* [Given problem]
Exactly as written, transcribe the lines that run from the one containing "In the photograph, does" to the end of the records below.

[Spatial question records]

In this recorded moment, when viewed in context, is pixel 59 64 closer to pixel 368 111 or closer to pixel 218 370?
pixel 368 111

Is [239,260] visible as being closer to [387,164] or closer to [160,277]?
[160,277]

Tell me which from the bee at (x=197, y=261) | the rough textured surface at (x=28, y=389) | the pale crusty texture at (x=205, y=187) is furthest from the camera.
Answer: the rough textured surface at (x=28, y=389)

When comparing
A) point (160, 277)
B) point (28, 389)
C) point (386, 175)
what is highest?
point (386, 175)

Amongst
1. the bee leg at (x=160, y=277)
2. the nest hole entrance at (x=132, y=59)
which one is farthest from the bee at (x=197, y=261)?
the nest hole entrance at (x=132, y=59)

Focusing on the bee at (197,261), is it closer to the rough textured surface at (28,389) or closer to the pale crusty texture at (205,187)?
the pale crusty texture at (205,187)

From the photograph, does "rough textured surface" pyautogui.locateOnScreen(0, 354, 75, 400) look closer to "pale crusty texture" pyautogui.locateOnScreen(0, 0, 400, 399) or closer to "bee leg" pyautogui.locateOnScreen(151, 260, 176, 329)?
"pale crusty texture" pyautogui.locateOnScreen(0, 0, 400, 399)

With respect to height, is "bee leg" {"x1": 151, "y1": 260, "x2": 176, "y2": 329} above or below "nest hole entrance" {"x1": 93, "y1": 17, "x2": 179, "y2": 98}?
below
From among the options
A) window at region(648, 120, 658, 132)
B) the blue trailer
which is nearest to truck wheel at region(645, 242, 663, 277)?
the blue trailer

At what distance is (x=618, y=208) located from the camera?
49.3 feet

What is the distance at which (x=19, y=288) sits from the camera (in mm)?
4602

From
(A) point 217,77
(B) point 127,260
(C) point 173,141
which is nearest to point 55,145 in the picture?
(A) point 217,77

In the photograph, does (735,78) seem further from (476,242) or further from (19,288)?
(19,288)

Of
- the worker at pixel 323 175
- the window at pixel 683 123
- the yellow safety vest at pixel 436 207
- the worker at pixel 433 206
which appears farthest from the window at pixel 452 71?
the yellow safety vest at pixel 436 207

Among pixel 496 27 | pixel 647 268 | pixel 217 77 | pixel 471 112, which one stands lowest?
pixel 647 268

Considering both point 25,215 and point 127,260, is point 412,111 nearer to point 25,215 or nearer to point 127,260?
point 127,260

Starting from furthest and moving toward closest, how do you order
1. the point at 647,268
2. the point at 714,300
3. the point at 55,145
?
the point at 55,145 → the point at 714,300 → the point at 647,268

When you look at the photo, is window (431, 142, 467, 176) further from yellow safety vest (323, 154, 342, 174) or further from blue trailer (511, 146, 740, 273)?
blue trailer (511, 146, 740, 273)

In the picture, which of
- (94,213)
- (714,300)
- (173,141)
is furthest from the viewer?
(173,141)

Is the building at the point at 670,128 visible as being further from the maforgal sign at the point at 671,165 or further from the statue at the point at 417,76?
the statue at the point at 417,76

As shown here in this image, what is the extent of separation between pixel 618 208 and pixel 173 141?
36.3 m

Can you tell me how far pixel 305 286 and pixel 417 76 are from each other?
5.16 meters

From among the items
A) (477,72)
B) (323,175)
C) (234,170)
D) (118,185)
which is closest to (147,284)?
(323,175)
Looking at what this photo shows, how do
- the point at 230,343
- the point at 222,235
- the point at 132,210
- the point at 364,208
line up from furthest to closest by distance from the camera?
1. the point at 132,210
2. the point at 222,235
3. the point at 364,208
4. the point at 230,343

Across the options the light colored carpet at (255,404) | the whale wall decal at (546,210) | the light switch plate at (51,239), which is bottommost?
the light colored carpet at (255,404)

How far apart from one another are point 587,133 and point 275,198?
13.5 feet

* [Exercise result]
In the photograph, does (735,78) seem further from (476,242) or further from (19,288)?
(19,288)

Of
- the worker at pixel 323 175
- the window at pixel 683 123
- the yellow safety vest at pixel 436 207
- the worker at pixel 433 206
which appears farthest from the window at pixel 452 71?
the yellow safety vest at pixel 436 207

Among pixel 496 27 | pixel 647 268 | pixel 217 77 | pixel 471 112, which one stands lowest?
pixel 647 268

Considering both point 25,215 and point 127,260, is point 412,111 nearer to point 25,215 or nearer to point 127,260?
point 127,260

Starting from furthest and moving toward closest, how do you order
1. the point at 647,268
2. the point at 714,300
3. the point at 55,145
?
the point at 55,145 → the point at 714,300 → the point at 647,268

When you look at the photo, is window (431, 142, 467, 176) further from yellow safety vest (323, 154, 342, 174) or further from blue trailer (511, 146, 740, 273)?
blue trailer (511, 146, 740, 273)

In the picture, which of
- (94,213)
- (714,300)
- (173,141)
is furthest from the viewer?
(173,141)

Is the building at the point at 670,128 visible as being further from the maforgal sign at the point at 671,165 or further from the statue at the point at 417,76?
the statue at the point at 417,76

As shown here in this image, what is the extent of separation between pixel 618 208 and pixel 173 141?
36.3 m

Can you tell me how far pixel 305 286 and pixel 417 76 are from each other?
5.16 meters

From among the items
A) (477,72)
B) (323,175)
C) (234,170)
D) (118,185)
which is closest to (147,284)?
(323,175)
Looking at what this photo shows, how do
- the point at 230,343
- the point at 222,235
- the point at 132,210
- the point at 364,208
line up from furthest to closest by distance from the camera?
1. the point at 132,210
2. the point at 222,235
3. the point at 364,208
4. the point at 230,343

Across the options the light colored carpet at (255,404) | the whale wall decal at (546,210) | the light switch plate at (51,239), which is bottommost?
the light colored carpet at (255,404)

How far apart from one another are point 587,133 and point 275,198?
13.5 feet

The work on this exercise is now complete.